How hierarchical is language use?

Thu Nov 22 23:17:26 UTC 2012

Dear Florian and Stefan,

    It is interesting to see you and Stefan discussing whether SRNs and/or ESNs can
represent hierarchy internally.  As I see it, the attempt to capture hierarchy inside an exclusively 
syntactic network, be it SRN, ESN, ATN  is wide of the mark.  The discussions of structural
dependency (and the logical problem) assume that embedded
clauses are processed by the same algorithmic machine that processes the rest of
syntax.  In practice, Elman, Chomsky, and others all make this same assumption.  
     In fact, relative clauses and other embedded structures often convey frozen old information 
that is then slotted on the fly into the new information
of the main clause.  This was the point of Ross's work decades ago on freezing.  If one views syntactic constructions as methods for combining information from diverse neural processing circuits, then it makes sense to view chunks
as slotted into a basically linear mechanism.  It is the process of slotting in the chunks that produces
the emergent hierarchical structure, because the material being slotted in has a structure
created during earlier processing.  Slotting is not the only process that produces hierarchy.
Enumeration and pairing in mental model space can have the same effect.  I think that all of the phenomena at the heart of this debate -- crossed dependencies, raising constraints, deletions during coordination, "long-distance" phenomena, 
"respectively", and the like all arise from the
fact that syntax is unifying information from other neurocognitive resources.  Trying to 
analyze syntax as if it is doing all of this in a single syntactic network
without memory for previous strings, chunking, enumeration, anaphora, and deixis is not
going to come up with a veridical account of language processing.  But maybe this was somehow
implicit in Stefan's article and I just missed it.

--Brian MacWhinney

On Nov 22, 2012, at 4:59 PM, T. Florian Jaeger <tiflo at csli.stanford.edu> wrote:

> Hi Funknetters,
> 
> For anyone interested, I'm attaching below a follow-up conversation between
> Stefan Frank and me on his paper in PsychScience, suggesting that there is
> no hierarchical structure that is accessed during sentence processing. I
> removed all parts that weren't crucial to the discussion.
> 
> Florian
> 
> 
> -------------------------------------------------------------------
> 
> First, Stefan's reply to my post:
> 
> Hi Florian,
> 
> Thanks for  cc-ing me (and for not being as harsh on us as some linguistic
> bloggers).
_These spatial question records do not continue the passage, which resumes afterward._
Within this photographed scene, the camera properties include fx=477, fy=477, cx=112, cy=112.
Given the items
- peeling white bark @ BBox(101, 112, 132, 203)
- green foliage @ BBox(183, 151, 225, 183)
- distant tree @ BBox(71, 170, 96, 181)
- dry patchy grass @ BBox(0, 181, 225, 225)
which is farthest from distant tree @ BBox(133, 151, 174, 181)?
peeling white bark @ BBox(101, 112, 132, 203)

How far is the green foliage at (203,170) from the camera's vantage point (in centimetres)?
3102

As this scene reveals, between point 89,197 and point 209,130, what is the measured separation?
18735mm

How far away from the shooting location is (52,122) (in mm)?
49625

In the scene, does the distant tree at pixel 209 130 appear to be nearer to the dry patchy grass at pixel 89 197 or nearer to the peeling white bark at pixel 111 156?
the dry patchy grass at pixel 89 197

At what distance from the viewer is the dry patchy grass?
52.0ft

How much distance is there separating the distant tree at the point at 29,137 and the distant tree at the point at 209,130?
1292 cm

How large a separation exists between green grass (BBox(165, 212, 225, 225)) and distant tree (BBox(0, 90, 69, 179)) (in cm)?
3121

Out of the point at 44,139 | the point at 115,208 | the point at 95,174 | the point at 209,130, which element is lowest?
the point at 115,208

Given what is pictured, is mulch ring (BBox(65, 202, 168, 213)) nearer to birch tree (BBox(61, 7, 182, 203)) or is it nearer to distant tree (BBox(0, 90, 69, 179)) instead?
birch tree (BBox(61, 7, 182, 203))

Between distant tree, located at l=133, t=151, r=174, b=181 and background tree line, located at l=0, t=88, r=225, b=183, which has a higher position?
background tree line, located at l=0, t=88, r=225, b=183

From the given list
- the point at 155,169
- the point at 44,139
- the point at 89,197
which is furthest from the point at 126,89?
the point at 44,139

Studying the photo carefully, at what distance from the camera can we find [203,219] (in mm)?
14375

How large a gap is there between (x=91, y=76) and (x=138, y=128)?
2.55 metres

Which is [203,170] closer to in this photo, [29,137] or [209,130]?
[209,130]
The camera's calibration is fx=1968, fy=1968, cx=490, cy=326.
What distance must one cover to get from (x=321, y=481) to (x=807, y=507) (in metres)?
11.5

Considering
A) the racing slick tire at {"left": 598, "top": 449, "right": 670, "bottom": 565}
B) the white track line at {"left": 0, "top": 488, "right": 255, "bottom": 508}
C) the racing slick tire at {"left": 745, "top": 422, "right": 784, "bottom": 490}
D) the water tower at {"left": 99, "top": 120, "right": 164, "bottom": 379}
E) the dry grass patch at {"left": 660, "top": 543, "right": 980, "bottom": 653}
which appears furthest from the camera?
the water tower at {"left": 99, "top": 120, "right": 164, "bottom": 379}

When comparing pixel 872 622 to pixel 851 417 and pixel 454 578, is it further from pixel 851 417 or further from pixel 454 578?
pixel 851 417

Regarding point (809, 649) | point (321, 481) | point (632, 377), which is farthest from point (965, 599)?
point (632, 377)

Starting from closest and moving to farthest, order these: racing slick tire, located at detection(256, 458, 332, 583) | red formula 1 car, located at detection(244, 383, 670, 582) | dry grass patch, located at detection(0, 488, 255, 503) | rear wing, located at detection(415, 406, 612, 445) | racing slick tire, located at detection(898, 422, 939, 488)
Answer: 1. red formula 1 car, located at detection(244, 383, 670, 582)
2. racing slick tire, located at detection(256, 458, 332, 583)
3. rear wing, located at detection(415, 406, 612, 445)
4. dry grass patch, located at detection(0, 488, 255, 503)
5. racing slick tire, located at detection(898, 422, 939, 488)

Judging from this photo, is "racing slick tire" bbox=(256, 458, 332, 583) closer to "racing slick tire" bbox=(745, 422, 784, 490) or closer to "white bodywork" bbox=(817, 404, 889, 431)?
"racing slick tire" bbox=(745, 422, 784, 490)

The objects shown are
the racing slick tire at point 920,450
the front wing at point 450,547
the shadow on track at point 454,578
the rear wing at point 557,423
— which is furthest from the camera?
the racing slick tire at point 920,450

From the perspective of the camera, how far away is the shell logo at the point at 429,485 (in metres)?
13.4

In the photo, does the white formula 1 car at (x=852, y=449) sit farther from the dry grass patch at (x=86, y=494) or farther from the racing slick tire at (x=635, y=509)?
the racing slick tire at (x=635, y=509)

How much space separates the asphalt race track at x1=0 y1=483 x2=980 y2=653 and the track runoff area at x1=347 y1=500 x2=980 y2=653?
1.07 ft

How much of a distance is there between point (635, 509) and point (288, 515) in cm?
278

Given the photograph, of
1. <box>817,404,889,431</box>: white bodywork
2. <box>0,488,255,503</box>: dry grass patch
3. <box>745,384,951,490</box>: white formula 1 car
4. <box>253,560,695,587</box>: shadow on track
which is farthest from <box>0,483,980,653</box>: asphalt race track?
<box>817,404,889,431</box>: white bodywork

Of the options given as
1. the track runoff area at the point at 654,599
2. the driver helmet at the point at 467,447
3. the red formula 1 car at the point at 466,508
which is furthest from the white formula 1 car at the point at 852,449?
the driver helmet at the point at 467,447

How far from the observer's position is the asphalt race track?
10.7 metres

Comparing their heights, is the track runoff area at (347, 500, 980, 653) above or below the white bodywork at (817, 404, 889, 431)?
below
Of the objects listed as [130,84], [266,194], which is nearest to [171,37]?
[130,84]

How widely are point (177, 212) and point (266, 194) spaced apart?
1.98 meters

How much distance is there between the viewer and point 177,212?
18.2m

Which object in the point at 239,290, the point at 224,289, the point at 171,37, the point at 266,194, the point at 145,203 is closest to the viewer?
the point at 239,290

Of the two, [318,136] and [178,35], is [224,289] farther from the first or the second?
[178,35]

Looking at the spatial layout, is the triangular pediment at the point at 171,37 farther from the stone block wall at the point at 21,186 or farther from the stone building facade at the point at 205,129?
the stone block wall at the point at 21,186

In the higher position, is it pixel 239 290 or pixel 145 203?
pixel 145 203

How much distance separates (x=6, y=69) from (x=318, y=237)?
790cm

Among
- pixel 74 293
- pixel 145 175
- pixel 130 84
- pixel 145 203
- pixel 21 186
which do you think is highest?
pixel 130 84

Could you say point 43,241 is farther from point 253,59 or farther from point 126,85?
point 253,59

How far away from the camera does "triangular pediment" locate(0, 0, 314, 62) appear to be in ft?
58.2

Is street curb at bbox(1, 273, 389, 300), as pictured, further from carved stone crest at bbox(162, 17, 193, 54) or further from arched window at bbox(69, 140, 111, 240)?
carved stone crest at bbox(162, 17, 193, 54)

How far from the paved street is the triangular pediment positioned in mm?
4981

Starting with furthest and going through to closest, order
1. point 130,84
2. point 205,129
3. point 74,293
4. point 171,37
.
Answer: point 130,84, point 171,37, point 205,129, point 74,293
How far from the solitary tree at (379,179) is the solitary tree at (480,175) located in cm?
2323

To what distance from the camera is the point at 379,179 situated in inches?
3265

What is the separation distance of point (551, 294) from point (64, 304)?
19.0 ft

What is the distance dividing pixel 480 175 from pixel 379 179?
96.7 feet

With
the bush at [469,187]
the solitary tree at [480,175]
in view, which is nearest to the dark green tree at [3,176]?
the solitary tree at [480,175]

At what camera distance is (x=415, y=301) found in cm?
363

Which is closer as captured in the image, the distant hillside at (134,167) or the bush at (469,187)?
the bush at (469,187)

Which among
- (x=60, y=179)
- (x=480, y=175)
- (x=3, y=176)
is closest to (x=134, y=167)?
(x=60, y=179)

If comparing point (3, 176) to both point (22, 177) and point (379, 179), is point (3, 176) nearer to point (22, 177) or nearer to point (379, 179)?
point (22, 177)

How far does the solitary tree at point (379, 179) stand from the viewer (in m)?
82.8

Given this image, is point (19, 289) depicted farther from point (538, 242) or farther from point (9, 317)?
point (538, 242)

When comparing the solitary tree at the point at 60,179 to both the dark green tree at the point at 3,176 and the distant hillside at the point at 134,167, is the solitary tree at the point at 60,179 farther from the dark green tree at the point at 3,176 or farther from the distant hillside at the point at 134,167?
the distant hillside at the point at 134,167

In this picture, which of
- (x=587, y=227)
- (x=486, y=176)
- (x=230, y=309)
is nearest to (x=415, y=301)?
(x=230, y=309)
I just wanted to correct you on one details: In the PsychSci
> paper, we use echo-state networks (ESNs), not SRNs. The difference matters
> because claims about hierarchical processing by SRNs always relied on the
> internal representations learned by the networks. But ESNs do not learn any
> internal representations (their recurrent weights remain untrained) so the
> results we found cannot be due to the ESNs learning to deal with
> hierarchical structure.
> 
> 
> All the best,
> 
> Stefan
> 
> [...]
> 
> ESNs and SRNs have the same architecture (at least, they do when I use
> them) but are trained differently. Crucially, an ESN's input and recurrent
> connection weights are not adapted to the training data. Simply put, each
> input to an ESN is "randomly" mapped to a point in a very high-dimensional
> space (the network's hidden units). The output connection weights are then
> trained on these hidden vectors using linear regression.
> 
> This is not to say that there is no useful structure in the hidden-unit
> space: Čerňanský et al. (Neural Networks, 2007) showed that untrained
> recurrent neural nets have a Markovian bias (more specifically, they
> correspond to Variable Length Markov Models).
> 
> [...]
> ---------- Forwarded message ----------
> From: Stefan Frank <s.frank at ucl.ac.uk>
> Date: Sun, Nov 18, 2012 at 10:57 AM
> Subject: Re: Fwd: How hierarchical is language use?
> To: "T. Florian Jaeger" <tiflo at csli.stanford.edu>
> 
> [...]
> 
> 
>  From this article, it seems to me that ESNs still have latent
>> structure. I think I see what you mean by saying that it's not 'useful'
>> latent structure, though I'd say that it is, it's just not readily
>> interpretable.
>> 
> 
> Actually, what I wrote was quite the opposite, but I admit that my
> double-negation construction ("This is not to say that there is no useful
> structure") was confusing. So, yes, there is structure, and it is useful.
> 
> 
> I assume that ESNs are great as long as a) the number N
>> of units in the reservoir is great enough or b) the number of instances
>> of the ESN over which we marginalize is large (did you do that in your
>> paper -- average across ESNs, each of them being a simulated
>> 'comprehender'?) or c) the statistical process that underlies the random
>> output variable is sufficient simple in its structure. Is that a correct
>> characterization?
>> 
> 
> Yes, I'd agree with that. In our paper, we did not marginalize over many
> ESNs. Instead, we trained three ESNs of each size and presented results for
> the one with median performance.
> 
> 
> I merely mean that ESNs
>> can presumably do a good job at modeling random variables generated by a
>> hierarchical generative process because they after all have a way to
>> capture that latent structure by driving the states of a sufficiently
>> large reservoir (which, if I get this right, is a set of computing units
>> with all-to-all connections that have weights that are initialized
>> randomly and never changed by training?). I assume that if that
>> reservoir wouldn't be sufficiently large the constraint that input to
>> reservoir and reservoir to output connections are linear would not allow
>> the model to learn much. so this model essentially does by breadth what
>> other models do by depths. is that roughly correct?
>> 
> 
> Indeed, that is roughly correct. However, the structure imposed by the
> random recurrent network has properties similar to a variable length markov
> model (see Čerňanský et al., 2007), that is, it does not reflect the
> input's hierarchical structure. A standard Elman network can (at least in
> theory) adapt its input and recurrent connection weights to hierarchical
> structure in the input but in an ESN these weights remain random. So the
> only way it could make use of hierarchical structure is if it gets encoded
> in the (learned) transformation from the hidden-unit space to the output
> space, but since this is a linear mapping I don't see how that would work
> (which, admittedly, does not mean it cannot work).
> 
> [...]
> 
> 
> Cheers,
> 
> Stefan
>